#### What the task asks:
Filter the entries beneath this task, copying only the lines that hold the word "species".

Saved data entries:

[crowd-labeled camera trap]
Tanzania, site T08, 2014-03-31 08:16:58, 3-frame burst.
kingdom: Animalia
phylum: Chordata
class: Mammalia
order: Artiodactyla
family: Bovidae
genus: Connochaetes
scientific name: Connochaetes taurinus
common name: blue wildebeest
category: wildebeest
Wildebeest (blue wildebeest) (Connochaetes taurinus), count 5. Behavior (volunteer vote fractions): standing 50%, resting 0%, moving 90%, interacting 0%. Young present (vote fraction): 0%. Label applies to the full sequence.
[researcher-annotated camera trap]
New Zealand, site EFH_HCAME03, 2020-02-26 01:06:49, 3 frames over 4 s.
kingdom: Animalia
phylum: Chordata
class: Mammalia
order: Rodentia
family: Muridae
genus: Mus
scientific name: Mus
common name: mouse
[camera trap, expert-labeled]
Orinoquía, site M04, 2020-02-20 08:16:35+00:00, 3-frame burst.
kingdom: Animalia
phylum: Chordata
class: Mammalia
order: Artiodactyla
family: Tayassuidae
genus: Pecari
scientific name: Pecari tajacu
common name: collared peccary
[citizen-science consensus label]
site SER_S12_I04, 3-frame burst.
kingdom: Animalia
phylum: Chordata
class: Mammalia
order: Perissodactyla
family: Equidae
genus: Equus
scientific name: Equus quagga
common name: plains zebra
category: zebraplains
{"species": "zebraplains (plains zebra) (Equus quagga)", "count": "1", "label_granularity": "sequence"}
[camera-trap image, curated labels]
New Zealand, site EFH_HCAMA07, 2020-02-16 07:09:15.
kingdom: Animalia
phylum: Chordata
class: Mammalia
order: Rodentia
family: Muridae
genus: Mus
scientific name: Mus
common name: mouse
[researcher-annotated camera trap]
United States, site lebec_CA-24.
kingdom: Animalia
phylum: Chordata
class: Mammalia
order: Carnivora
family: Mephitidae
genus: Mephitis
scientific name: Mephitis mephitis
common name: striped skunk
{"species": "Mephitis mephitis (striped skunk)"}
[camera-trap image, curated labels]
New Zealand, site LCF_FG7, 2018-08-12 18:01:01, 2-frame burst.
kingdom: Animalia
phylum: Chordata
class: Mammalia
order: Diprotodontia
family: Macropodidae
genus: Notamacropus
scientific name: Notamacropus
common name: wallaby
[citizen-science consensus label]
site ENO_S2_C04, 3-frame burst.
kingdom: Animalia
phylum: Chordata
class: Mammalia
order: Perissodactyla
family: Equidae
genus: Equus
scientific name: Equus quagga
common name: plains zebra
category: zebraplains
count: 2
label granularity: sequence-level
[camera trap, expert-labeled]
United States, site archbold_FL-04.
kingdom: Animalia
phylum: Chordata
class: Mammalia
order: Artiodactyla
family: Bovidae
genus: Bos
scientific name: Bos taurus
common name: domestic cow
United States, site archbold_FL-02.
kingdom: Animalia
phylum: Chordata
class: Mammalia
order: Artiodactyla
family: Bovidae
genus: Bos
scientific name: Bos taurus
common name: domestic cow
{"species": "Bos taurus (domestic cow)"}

#### Task response:
{"species": "zebraplains (plains zebra) (Equus quagga)", "count": "1", "label_granularity": "sequence"}
{"species": "Mephitis mephitis (striped skunk)"}
{"species": "Bos taurus (domestic cow)"}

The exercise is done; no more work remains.